Na ja, wie eine Auswertung bestellter Optionen beweist, "brauchen" ein hartes Fahrwerk und große Räder offenbar sehr viele, leider.
Ist zwar Unsinn, weil eine perfekte Basisabstimmung eines Fahrwerks damit nur wieder verschlimmbessert und unnötig unkomfortabler gemacht wird, aber auch der Automobilproduzent weiß dem entgegen:
Des Menschen Wille ist sein Himmelreich - und mein zusätzlicher Reingewinn! 😊
http://www.spiegel.de/.../...rhoehen-den-spritverbrauch-a-1104825.html
Allein der Verbrauchsnachteil, der sich aus unsinnig großen Rädern ergibt...
Schön wenn Tests so schnell zum Punkt kommen.

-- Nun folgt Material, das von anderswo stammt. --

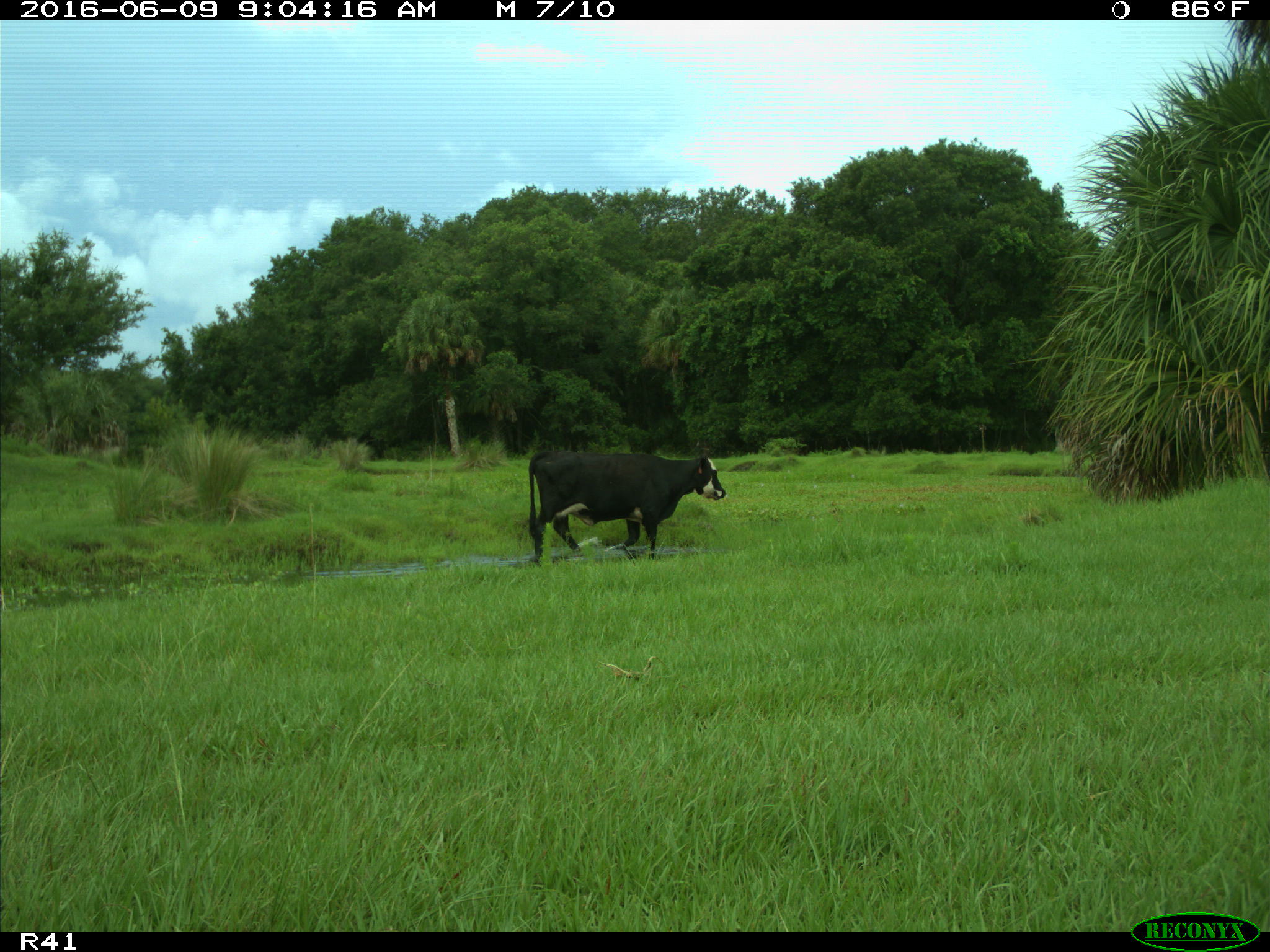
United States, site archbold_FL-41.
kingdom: Animalia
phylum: Chordata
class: Mammalia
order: Artiodactyla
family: Bovidae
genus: Bos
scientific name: Bos taurus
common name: domestic cow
Bos taurus (domestic cow).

Der sieht zwar konservativ schick aus, ist als Diesel in der Kombiversion in Raser- Deutschland ungeeignet.
Ein Passat 1.6 TDI ist schon eine Wanderdüne, da wird der nicht besser sein. Verbrauchstechnisch ist offensichtlich auch nichts zu holen. "Mein" 190PS Passat fährt nach 30.000 Außendienstkilometern mit 6,5 Litern Durchschnittsverbrauch.
Ich bin den Wagen aber natürlich noch nicht gefahren, im Test scheint die Leistung ausreichend zu sein...

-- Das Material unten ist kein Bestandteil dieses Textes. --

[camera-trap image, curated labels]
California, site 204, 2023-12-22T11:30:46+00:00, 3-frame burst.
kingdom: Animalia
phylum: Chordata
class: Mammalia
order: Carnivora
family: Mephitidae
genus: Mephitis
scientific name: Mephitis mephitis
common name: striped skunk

Die Begrenzung auf 1,6 Liter Hubraum wird sich rächen, was war so falsch daran wenigstens jeweils einen 2.0 Benziner und Diesel anzubieten?
Werden solche Systeme nicht bei der Zulassung überprüft?, ein System das nicht absolut fehlerfrei arbeitet hat nichts auf den Straßen zu suchen. Das Blenden anderer Fahrer merkt der Fahrer gar nicht.
Im Passat mit LED- Licht hat mich noch kein anderer Verkehrsteilnehmer auf eine Blendung aufmerksam machen müssen weil er vom System nicht ausgeblendet wurde.
Ich habe den Talisman jetzt drei Wochen als Leihwagen gehabt, genau wie hier auf den Bildern zu sehen. Es ist ein sehr angenehmes Auto, welches aber wirklich recht rumpelig über Unebenheiten gefahren ist. Leider wirkte er auch sonst recht einfach. Hier und da hat es dann auch schon mal geknackt und geknistert.
Jetzt bin ich in Italien und habe hier die ganz neue Mercedes E-Klasse, dazwischen liegen jedoch Welten...
in zahlen ausgedrückt sind es min. 10.000€ unterschied
Ganz genau, ein 2.0 Diesel und Benziner und alternativ zum Schalt- ein Wandlergetriebe wäre das richtige Angebot.
Alles andere reicht gerade mal für die Leasingdauer (wenn überhaupt), nicht für den Kauf und längere Nutzung.
@conqueror:
10.000€ ? Na das wäre es auf alle Fälle wert, denn die E-Klasse ist um einige Klassen besser, wirklich beeindruckend...
Eben.
Die angepeilte Zielgruppe dürfte wohl kaum die Käuferschaft von MB & Co. sein, also im sog. Premiumbereich liegen.
Insofern vergleicht man schon deshalb hier wieder einmal höchst unfair Äpfel mit Birnen.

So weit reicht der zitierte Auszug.